Source extract:
= Beginning of Section =

Many customers in the carwash industry are familiar with the term TDS, or total dissolved solids. TDS is a very important parameter in the design of reverse osmosis (RO) systems. TDS is often reported in parts per million (ppm), such as 300 ppm for tap water or 2,000 ppm for well water, and is most commonly associated with sodium chloride, or table salt. However, it’s actually composed of a variety of salts and minerals.

Hardness and alkalinity are other terms familiar to many people, especially in discussions of traditional water softening. The reporting of both the hardness and alkalinity of water provides information relative to the levels of calcium and magnesium as well as carbonate and bicarbonate, respectively, in the water. Although this information is more descriptive than knowing just TDS alone, it still does not paint the complete picture.

A closer look at RO

RO (and nanofiltration) purifies water by concentrating the impurities in the feedwater (i.e., salts) into a waste stream. The industry terms “permeate” and “concentrate” refer to the purified water and waste stream, respectively. The ratio of the permeate separated from the feedwater entering the RO system is defined as the “recovery” rate and is expressed as a percentage. For example, if 5,000 gallons per day (GPD) of permeate were produced from 10,000 GPD of feedwater, the recovery rate would be 50 percent.

As the recovery of permeate is increased (i.e., more pure water produced), the quantity of salts is increased in the concentrate (waste) stream. For example, if the recovery rate is 50 percent, then the concentration of salts in the concentrate is twice that in the feed stream. This “concentration factor (CF)” increases from two to four if the recovery rate is increased from 50 percent to 75 percent. The relation between the CF and the recovery (R) looks like this: CF = 1 ÷ (1-R), where R equals permeate flow divided by feedwater flow (expressed as a decimal).

The concentrate polarization factor (CPF) is another term used in the industry to predict the probability of scaling and can be defined as the ratio of salt concentration at the membrane surface to the salt concentration in the bulk stream. The CPF is a function of the permeate recovery rate and the membrane element geometry. In a typical RO system, the CPF ranges from 1.13 to 1.2, meaning that the concentration of salts at the membrane surface is 13 percent to 20 percent greater than in the bulk stream.

Determining the allowable recovery rate

To best determine the allowable recovery rate, it is important to know which specific ions and minerals are in the feedwater. As these impurities become more concentrated, several reach a point (i.e., CF) where they are no longer dissolved in water but precipitate and deposit onto the membrane surface and cause scaling. Scaling occurs on the concentrate end of the final (tail) elements of the RO system’s last vessel stage.

Several of these “sparingly soluble salts” are listed below in decreasing order of frequency of scaling issues:

  • Calcium carbonate, CaCO3
  • Calcium sulfate, CaSO4
  • Silica, SiO2
  • Barium sulfate, BaSO4
  • Strontium sulfate, SrSO4
  • Calcium phosphate, Ca3(PO4)2
  • Iron hydroxide, Fe(OH)2.

= End of Section =

Supplied material:
= Beginning of Section =

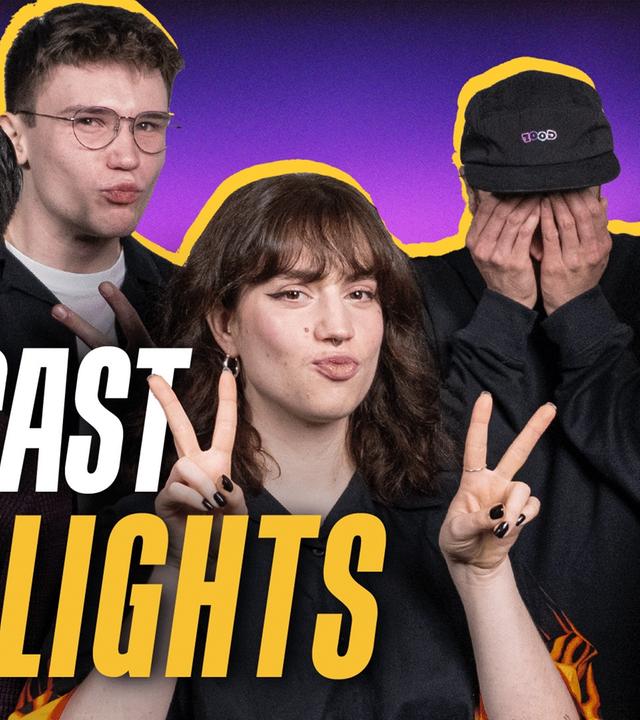 Cinema Strikes Back PODCAST HIGHLIGHTS!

= End of Section =

Work instruction 1:
According to the reverse osmosis text, what range does the concentrate polarization factor fall within in a typical RO system?
Work instruction 2:
From the reverse osmosis text, reproduce word for word the passage that begins with the words "The concentrate polarization" and ends with "than in the bulk stream.".

Exercise output 1:
1.13 to 1.2

Exercise output 2:
The concentrate polarization factor (CPF) is another term used in the industry to predict the probability of scaling and can be defined as the ratio of salt concentration at the membrane surface to the salt concentration in the bulk stream. The CPF is a function of the permeate recovery rate and the membrane element geometry. In a typical RO system, the CPF ranges from 1.13 to 1.2, meaning that the concentration of salts at the membrane surface is 13 percent to 20 percent greater than in the bulk stream.